↓

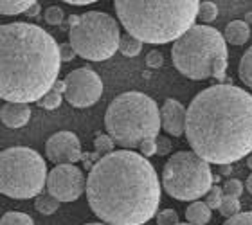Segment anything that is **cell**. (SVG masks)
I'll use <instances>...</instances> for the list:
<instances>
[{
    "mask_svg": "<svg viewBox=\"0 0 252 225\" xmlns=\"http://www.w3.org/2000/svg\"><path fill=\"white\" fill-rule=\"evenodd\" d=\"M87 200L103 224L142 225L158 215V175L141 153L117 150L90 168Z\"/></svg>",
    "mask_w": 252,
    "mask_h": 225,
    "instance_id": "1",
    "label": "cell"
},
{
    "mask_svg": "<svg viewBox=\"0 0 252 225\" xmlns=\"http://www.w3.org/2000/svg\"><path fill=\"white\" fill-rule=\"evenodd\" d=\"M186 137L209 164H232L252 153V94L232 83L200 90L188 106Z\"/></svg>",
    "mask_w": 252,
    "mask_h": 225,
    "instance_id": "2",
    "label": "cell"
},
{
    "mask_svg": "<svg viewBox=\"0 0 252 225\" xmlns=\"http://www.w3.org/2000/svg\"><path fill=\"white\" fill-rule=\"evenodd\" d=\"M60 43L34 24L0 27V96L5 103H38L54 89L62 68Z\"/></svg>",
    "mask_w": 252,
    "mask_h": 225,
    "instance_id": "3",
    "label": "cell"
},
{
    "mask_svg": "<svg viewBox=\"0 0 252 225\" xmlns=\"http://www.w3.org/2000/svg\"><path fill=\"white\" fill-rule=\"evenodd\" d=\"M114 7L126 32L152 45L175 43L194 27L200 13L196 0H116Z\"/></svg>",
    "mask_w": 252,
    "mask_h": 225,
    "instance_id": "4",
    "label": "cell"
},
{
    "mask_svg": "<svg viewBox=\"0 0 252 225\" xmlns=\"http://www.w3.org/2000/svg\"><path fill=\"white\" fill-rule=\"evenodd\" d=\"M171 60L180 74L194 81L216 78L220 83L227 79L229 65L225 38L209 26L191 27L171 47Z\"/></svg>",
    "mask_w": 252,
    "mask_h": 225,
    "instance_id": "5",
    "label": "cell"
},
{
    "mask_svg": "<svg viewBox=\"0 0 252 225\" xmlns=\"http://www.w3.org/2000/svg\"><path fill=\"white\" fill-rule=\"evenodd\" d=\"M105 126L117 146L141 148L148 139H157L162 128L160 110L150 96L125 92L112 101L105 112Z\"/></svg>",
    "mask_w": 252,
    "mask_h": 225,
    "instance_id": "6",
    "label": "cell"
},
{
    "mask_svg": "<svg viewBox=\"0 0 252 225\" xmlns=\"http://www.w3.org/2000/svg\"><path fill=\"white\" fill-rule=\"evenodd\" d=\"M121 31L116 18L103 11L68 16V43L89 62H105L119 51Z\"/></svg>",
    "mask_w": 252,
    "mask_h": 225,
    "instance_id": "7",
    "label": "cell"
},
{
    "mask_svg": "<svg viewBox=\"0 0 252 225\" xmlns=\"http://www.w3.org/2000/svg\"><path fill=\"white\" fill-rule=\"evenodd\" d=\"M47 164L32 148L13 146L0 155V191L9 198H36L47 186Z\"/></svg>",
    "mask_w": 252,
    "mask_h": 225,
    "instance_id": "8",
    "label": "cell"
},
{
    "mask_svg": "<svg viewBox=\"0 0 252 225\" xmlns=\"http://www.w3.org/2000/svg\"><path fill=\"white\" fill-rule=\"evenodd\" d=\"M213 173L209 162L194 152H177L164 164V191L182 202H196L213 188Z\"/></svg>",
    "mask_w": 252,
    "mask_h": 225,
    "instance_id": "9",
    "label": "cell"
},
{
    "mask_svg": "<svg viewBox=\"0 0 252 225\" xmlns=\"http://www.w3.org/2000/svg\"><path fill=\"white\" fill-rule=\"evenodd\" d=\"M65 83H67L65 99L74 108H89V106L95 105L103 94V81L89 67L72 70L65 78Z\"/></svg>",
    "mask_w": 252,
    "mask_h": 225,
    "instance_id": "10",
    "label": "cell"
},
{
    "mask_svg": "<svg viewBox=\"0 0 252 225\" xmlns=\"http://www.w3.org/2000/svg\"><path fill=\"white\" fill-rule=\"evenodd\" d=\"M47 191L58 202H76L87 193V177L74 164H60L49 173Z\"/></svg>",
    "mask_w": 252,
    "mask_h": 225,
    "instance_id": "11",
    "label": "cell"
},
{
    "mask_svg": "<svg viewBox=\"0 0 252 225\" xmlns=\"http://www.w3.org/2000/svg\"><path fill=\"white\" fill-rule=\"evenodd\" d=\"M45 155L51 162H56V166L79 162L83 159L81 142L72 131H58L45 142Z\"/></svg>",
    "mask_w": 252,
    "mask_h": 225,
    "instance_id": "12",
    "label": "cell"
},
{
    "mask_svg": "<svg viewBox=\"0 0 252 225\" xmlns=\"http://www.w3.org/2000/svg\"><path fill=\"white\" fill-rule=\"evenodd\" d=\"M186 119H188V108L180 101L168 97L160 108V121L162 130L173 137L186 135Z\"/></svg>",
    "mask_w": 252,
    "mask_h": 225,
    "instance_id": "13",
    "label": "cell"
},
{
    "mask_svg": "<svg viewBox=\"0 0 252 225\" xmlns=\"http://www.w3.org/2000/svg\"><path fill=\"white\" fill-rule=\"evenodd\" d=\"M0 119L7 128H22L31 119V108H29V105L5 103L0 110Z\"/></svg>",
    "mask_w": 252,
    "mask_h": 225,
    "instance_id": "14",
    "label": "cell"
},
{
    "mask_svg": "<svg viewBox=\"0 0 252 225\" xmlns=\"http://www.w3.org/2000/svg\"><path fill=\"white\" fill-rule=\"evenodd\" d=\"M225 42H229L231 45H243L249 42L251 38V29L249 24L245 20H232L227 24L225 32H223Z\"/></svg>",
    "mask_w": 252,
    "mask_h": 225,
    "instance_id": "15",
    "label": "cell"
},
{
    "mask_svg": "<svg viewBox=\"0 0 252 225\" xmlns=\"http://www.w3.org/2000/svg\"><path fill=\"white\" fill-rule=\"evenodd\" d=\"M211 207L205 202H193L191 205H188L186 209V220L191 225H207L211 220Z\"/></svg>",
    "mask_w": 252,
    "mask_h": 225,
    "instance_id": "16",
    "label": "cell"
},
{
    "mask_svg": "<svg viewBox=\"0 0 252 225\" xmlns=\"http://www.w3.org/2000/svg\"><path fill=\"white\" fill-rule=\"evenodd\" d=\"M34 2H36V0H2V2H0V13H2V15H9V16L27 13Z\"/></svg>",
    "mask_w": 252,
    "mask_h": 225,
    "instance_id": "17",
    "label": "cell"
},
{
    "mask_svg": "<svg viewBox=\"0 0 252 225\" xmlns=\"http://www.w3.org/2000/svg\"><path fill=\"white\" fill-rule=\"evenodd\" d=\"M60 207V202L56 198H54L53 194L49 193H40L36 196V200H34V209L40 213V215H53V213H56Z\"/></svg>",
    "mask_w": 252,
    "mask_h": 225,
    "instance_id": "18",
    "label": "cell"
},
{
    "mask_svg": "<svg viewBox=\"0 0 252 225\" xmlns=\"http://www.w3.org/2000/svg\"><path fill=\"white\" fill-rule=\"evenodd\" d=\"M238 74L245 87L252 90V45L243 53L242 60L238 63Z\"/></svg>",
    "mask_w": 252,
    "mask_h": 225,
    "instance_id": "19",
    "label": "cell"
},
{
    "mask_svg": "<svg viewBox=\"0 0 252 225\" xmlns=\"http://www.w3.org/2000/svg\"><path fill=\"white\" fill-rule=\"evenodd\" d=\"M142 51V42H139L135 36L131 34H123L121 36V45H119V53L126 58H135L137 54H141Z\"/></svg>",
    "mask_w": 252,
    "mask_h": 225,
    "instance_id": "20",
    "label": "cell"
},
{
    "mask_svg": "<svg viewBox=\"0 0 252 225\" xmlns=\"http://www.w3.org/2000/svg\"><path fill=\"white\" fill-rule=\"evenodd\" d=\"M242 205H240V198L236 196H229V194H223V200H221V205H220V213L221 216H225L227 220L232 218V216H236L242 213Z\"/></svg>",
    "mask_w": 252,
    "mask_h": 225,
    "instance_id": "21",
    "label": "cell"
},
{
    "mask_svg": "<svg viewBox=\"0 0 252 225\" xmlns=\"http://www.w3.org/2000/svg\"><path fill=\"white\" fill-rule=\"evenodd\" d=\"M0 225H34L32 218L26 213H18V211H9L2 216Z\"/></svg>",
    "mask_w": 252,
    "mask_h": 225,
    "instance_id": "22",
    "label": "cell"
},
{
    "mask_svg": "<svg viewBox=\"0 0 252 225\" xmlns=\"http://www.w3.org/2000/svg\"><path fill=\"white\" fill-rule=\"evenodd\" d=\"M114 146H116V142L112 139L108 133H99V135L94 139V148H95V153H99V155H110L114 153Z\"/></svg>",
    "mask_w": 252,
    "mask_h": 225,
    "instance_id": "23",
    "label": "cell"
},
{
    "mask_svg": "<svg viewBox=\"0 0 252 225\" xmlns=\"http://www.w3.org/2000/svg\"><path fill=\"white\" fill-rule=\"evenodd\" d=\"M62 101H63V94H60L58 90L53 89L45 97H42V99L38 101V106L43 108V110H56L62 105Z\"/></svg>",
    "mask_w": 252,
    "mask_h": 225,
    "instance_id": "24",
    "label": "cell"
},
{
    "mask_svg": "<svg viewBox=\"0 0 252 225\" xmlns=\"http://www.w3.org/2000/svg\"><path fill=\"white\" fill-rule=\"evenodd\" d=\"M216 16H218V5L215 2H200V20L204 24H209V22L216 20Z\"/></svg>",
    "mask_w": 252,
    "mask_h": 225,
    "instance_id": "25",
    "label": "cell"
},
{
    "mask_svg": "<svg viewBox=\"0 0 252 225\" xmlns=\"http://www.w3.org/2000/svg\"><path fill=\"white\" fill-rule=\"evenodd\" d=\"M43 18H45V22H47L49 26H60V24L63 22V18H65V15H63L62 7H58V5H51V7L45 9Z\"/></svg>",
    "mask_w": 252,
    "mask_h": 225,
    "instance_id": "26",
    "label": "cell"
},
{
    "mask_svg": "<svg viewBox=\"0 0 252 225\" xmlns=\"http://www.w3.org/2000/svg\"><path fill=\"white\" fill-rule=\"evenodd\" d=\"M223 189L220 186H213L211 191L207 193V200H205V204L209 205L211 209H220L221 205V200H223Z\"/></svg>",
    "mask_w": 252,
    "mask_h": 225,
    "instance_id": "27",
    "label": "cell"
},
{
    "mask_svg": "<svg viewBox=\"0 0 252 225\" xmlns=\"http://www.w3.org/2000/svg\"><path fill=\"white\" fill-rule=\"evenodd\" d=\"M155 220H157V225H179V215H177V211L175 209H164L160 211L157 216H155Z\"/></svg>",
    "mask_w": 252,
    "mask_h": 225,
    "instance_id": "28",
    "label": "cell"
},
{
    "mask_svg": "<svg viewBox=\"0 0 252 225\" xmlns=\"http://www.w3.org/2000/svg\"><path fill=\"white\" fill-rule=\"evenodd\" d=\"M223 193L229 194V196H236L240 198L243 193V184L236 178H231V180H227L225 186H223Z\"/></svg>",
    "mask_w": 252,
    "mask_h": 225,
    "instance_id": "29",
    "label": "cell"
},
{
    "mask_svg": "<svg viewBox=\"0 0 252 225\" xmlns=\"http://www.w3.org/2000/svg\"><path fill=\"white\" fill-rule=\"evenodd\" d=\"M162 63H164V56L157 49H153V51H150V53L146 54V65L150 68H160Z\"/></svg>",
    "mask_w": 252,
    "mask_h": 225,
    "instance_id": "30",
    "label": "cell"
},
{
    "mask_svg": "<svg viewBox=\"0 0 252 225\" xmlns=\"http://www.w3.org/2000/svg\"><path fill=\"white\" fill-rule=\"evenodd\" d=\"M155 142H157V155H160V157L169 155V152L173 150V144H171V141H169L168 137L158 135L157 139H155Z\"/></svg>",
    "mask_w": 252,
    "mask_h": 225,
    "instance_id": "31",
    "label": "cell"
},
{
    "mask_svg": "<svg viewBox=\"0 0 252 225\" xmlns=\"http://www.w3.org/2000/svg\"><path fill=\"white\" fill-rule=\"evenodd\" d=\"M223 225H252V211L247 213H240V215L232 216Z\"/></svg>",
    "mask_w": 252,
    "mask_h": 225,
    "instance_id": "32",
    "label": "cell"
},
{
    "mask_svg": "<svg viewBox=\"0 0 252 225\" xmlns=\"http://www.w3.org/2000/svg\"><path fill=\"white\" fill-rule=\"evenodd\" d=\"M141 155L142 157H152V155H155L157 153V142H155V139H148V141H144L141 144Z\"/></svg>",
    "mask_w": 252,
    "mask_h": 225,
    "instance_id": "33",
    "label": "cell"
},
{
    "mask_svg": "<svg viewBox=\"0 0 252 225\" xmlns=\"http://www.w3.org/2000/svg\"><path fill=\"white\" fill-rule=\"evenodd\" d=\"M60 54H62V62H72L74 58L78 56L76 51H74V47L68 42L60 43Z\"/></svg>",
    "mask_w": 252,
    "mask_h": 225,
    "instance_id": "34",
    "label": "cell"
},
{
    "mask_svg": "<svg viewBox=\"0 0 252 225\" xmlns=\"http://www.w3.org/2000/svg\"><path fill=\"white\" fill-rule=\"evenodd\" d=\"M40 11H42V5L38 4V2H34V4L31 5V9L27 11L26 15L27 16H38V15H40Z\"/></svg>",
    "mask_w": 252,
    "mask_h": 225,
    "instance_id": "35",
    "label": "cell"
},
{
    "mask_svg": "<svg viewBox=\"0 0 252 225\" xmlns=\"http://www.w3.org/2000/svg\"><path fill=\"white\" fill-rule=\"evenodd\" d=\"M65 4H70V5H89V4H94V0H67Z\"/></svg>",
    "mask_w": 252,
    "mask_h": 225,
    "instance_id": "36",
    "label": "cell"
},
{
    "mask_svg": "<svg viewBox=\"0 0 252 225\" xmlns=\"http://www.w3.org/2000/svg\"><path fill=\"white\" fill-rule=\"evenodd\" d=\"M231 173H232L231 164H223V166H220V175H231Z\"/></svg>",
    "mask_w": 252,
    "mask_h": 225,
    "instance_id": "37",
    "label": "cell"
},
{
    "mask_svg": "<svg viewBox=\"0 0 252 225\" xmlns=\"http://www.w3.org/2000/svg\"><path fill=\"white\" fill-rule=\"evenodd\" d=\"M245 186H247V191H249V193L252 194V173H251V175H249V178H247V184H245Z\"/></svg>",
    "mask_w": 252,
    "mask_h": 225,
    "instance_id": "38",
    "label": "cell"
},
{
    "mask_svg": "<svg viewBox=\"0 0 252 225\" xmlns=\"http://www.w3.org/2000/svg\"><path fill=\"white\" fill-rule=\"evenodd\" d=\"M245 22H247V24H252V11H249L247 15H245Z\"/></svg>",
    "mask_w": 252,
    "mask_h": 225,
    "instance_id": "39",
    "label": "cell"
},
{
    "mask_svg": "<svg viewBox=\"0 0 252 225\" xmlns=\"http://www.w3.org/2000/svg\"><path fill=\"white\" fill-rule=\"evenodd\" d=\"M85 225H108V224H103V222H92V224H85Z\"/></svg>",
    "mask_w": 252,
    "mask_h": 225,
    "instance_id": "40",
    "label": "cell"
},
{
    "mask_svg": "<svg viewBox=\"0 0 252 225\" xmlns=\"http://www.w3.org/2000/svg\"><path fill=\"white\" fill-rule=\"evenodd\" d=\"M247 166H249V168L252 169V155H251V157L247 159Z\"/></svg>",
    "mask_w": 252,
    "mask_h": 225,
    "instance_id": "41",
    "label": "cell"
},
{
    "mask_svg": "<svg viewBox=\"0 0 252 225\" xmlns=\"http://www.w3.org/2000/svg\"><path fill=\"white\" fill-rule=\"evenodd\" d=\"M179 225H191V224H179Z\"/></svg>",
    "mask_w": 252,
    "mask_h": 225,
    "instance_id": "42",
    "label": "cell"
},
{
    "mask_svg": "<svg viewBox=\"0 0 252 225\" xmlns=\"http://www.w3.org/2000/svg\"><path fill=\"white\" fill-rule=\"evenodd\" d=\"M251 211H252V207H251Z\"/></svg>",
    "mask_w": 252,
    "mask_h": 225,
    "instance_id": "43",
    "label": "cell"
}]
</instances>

↑

Find each line in the rows above that contains the string "instances", and copy those lines.

I'll use <instances>...</instances> for the list:
<instances>
</instances>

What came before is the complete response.